The derision here is unnecessary and unwarranted; the men of the 54th were certainly heroes, and though it is hard to imagine, were fighting to preserve a nation that thought even less of them than it did of the Tuskegee Airmen. Also, there's maybe a 0.0001 percent chance that Red Tails is actually a better movie, though Lucas' point about Hollywood's aversion to making films that don't center around white protagonists is well taken. The issue here is as political as it is economic—the white protagonists' role in mostly black films is generally to act as a redemptive vehicle for the white audience, allowing them to believe that in another place, at another time, they would have been just as righteous. Whether we're talking about the men of the 54th or Capt. Robert Gould Shaw, we are speaking of a kind of courage that is present in vanishingly few people. It is however, a conceit that studios seem to view as necessary to fill seats.

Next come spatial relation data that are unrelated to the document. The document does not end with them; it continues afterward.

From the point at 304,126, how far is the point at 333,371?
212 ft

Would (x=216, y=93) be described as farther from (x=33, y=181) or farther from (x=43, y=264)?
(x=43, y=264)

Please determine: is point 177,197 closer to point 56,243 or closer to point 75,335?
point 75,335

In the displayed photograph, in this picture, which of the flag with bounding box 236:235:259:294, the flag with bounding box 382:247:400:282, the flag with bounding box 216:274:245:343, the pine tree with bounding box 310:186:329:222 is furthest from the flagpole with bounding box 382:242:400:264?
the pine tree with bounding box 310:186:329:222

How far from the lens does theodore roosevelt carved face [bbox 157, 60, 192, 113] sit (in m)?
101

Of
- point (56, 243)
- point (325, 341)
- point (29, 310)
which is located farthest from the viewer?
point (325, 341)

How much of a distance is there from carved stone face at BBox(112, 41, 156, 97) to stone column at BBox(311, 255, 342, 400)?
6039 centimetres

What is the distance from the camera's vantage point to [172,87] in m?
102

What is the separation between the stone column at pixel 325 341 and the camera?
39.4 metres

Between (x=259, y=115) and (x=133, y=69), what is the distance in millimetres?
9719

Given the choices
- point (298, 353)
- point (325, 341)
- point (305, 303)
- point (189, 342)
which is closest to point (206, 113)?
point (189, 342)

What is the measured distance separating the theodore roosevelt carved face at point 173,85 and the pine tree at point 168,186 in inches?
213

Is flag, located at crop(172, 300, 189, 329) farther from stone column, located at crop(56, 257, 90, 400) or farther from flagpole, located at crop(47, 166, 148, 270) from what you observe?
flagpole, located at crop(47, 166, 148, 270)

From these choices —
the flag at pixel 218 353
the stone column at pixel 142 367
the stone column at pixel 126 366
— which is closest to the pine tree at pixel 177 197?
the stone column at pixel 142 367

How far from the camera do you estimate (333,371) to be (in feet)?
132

After watching Lucas' interview with Stewart, I'm more likely to see the movie than before. It's hard to forget the galactic coonery of Jar-Jar Binks. On the other hand, one of the screenwriters for Red Tails is Aaron McGruder, the writer behind the newspaper comic strip turned TV show The Boondocks. When the Star Wars prequels were first released, McGruder justifiably blasted Lucas over Jar-Jar from the perspective of a Star Wars fan. Lucas then hired him to write a movie. It's not quite enough to get me to forgive him for ruining the original Star Wars trilogy, but it's enough to get me to want to see Red Tails.